It seems like everywhere I go online, at least in the 'genre' of blogs I like to read, almost everyone homeschools. I am so amazed at how these many mothers put forth such great effort to give their children the best education possible. Yet, the idea overwhelms me.
When I was little I wanted to teach and I continued wanting to be a teacher until I graduated. But now that I have nearing school age children, um, I don't want to. Why? I am barely able to do the basics of homekeeping right now. How on earth would I school two children, one with special needs, with a preschooler and a newborn next year? How would I do that and keep house, do laundry, cook good meals, exercise, pay attention to hubby and have free time to blog etc.?? I admit, I can be a lazy person at times, especially now.
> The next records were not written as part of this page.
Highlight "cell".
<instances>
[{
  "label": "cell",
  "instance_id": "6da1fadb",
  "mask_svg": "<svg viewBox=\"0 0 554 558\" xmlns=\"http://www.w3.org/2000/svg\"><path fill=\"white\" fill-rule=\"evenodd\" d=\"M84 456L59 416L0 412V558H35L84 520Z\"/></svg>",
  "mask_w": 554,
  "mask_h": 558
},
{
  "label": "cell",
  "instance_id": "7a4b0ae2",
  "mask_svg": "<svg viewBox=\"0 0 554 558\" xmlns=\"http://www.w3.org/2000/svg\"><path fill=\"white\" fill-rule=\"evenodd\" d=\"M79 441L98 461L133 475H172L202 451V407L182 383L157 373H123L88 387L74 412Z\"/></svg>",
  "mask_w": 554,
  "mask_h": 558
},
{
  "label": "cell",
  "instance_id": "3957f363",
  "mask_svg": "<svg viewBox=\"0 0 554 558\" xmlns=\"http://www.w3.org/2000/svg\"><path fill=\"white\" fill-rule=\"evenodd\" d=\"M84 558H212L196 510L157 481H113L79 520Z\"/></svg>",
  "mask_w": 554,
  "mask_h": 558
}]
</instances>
Deep down I want to be busy, but it's just not possible at this point in my life.
I just honestly do not have the desire to homeschool. Does that make me less of a Christian or a negligent mom? I know that times have changed in the last 20 years, but I went to public school until highschool. I learned a lot! I got a good education and made some great friends. I had lots of opportunities and never got mixed in with the wrong crowd. Same goes for my sister. And my husband, and his siblings and other friends. Sure, we live in the Bible Belt of America, and in small towns as well, which probably plays a big part. I wasn't sheltered away from the crude things in life, I just had sense enough to avoid it.
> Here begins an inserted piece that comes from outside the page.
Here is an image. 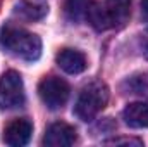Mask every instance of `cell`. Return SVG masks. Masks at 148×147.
I'll use <instances>...</instances> for the list:
<instances>
[{"label": "cell", "instance_id": "6da1fadb", "mask_svg": "<svg viewBox=\"0 0 148 147\" xmlns=\"http://www.w3.org/2000/svg\"><path fill=\"white\" fill-rule=\"evenodd\" d=\"M0 47L9 54L29 62L41 55V40L35 33L12 24H5L0 30Z\"/></svg>", "mask_w": 148, "mask_h": 147}, {"label": "cell", "instance_id": "7a4b0ae2", "mask_svg": "<svg viewBox=\"0 0 148 147\" xmlns=\"http://www.w3.org/2000/svg\"><path fill=\"white\" fill-rule=\"evenodd\" d=\"M107 102H109V88L100 81L88 83L86 87L81 88L77 95V101L74 104V114L83 121H91L107 106Z\"/></svg>", "mask_w": 148, "mask_h": 147}, {"label": "cell", "instance_id": "3957f363", "mask_svg": "<svg viewBox=\"0 0 148 147\" xmlns=\"http://www.w3.org/2000/svg\"><path fill=\"white\" fill-rule=\"evenodd\" d=\"M24 104V83L21 74L7 71L0 76V109H14Z\"/></svg>", "mask_w": 148, "mask_h": 147}, {"label": "cell", "instance_id": "277c9868", "mask_svg": "<svg viewBox=\"0 0 148 147\" xmlns=\"http://www.w3.org/2000/svg\"><path fill=\"white\" fill-rule=\"evenodd\" d=\"M69 85L59 76H48L40 81L38 95L48 109H60L69 99Z\"/></svg>", "mask_w": 148, "mask_h": 147}, {"label": "cell", "instance_id": "5b68a950", "mask_svg": "<svg viewBox=\"0 0 148 147\" xmlns=\"http://www.w3.org/2000/svg\"><path fill=\"white\" fill-rule=\"evenodd\" d=\"M76 142V130L67 123H53L47 128L43 144L47 147H69Z\"/></svg>", "mask_w": 148, "mask_h": 147}, {"label": "cell", "instance_id": "8992f818", "mask_svg": "<svg viewBox=\"0 0 148 147\" xmlns=\"http://www.w3.org/2000/svg\"><path fill=\"white\" fill-rule=\"evenodd\" d=\"M31 133H33V125L28 119L21 118V119H14L7 125V128L3 132V140L7 146L23 147L29 142Z\"/></svg>", "mask_w": 148, "mask_h": 147}, {"label": "cell", "instance_id": "52a82bcc", "mask_svg": "<svg viewBox=\"0 0 148 147\" xmlns=\"http://www.w3.org/2000/svg\"><path fill=\"white\" fill-rule=\"evenodd\" d=\"M57 64L60 69H64L69 74H79L83 73L88 66L86 55L76 49H64L57 54Z\"/></svg>", "mask_w": 148, "mask_h": 147}, {"label": "cell", "instance_id": "ba28073f", "mask_svg": "<svg viewBox=\"0 0 148 147\" xmlns=\"http://www.w3.org/2000/svg\"><path fill=\"white\" fill-rule=\"evenodd\" d=\"M14 12L26 21H40L48 14V5L43 0H19Z\"/></svg>", "mask_w": 148, "mask_h": 147}, {"label": "cell", "instance_id": "9c48e42d", "mask_svg": "<svg viewBox=\"0 0 148 147\" xmlns=\"http://www.w3.org/2000/svg\"><path fill=\"white\" fill-rule=\"evenodd\" d=\"M124 123L131 128H148V104L133 102L122 112Z\"/></svg>", "mask_w": 148, "mask_h": 147}, {"label": "cell", "instance_id": "30bf717a", "mask_svg": "<svg viewBox=\"0 0 148 147\" xmlns=\"http://www.w3.org/2000/svg\"><path fill=\"white\" fill-rule=\"evenodd\" d=\"M103 5H105V9H107V12H109L112 28H114V26H115V28L124 26V23H126L127 17H129L131 0H107Z\"/></svg>", "mask_w": 148, "mask_h": 147}, {"label": "cell", "instance_id": "8fae6325", "mask_svg": "<svg viewBox=\"0 0 148 147\" xmlns=\"http://www.w3.org/2000/svg\"><path fill=\"white\" fill-rule=\"evenodd\" d=\"M86 17L90 21V24L97 30V31H105L112 28L110 24V17H109V12L105 9L103 3H90L88 10H86Z\"/></svg>", "mask_w": 148, "mask_h": 147}, {"label": "cell", "instance_id": "7c38bea8", "mask_svg": "<svg viewBox=\"0 0 148 147\" xmlns=\"http://www.w3.org/2000/svg\"><path fill=\"white\" fill-rule=\"evenodd\" d=\"M124 92L133 94V95H141V97H148V71L143 73H136L129 76L124 83H122Z\"/></svg>", "mask_w": 148, "mask_h": 147}, {"label": "cell", "instance_id": "4fadbf2b", "mask_svg": "<svg viewBox=\"0 0 148 147\" xmlns=\"http://www.w3.org/2000/svg\"><path fill=\"white\" fill-rule=\"evenodd\" d=\"M90 7L88 0H66V14L71 21H79L86 16Z\"/></svg>", "mask_w": 148, "mask_h": 147}, {"label": "cell", "instance_id": "5bb4252c", "mask_svg": "<svg viewBox=\"0 0 148 147\" xmlns=\"http://www.w3.org/2000/svg\"><path fill=\"white\" fill-rule=\"evenodd\" d=\"M105 144H110V146H143V142L138 139H112V140H107Z\"/></svg>", "mask_w": 148, "mask_h": 147}, {"label": "cell", "instance_id": "9a60e30c", "mask_svg": "<svg viewBox=\"0 0 148 147\" xmlns=\"http://www.w3.org/2000/svg\"><path fill=\"white\" fill-rule=\"evenodd\" d=\"M140 49H141V54L148 59V28L143 31V35L140 38Z\"/></svg>", "mask_w": 148, "mask_h": 147}, {"label": "cell", "instance_id": "2e32d148", "mask_svg": "<svg viewBox=\"0 0 148 147\" xmlns=\"http://www.w3.org/2000/svg\"><path fill=\"white\" fill-rule=\"evenodd\" d=\"M141 16L148 21V0H141Z\"/></svg>", "mask_w": 148, "mask_h": 147}]
</instances>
In my ideal setting, when my girls are all old enough to really take things seriously, yes I would like to homeschool. I want them to learn to run a household and learn lots of other skills they won't at public school. I want to mold them and teach them myself as well. I just can't envision myself doing that now, when they're so little. It would just seem like a huge chore.
However, I don't like not being very involved in Leiah's daily life. Her teacher reports to me what she is working on and how she is doing, but I never get to see her in action. I want to be invisible so I can sneak up there and observe without anyone knowing :) And it seems to be true for my children, but they do better with someone other than me. They pay attention better and try a lot harder with someone else, probably because they're with me all the time.
I think homeschooling is great and that if people want to do it they should. Children do seem more educated and more well adjusted to the reality of life. But, it's not everyone's path. Maybe it will be mine someday, but at this point we'll be doing regular school.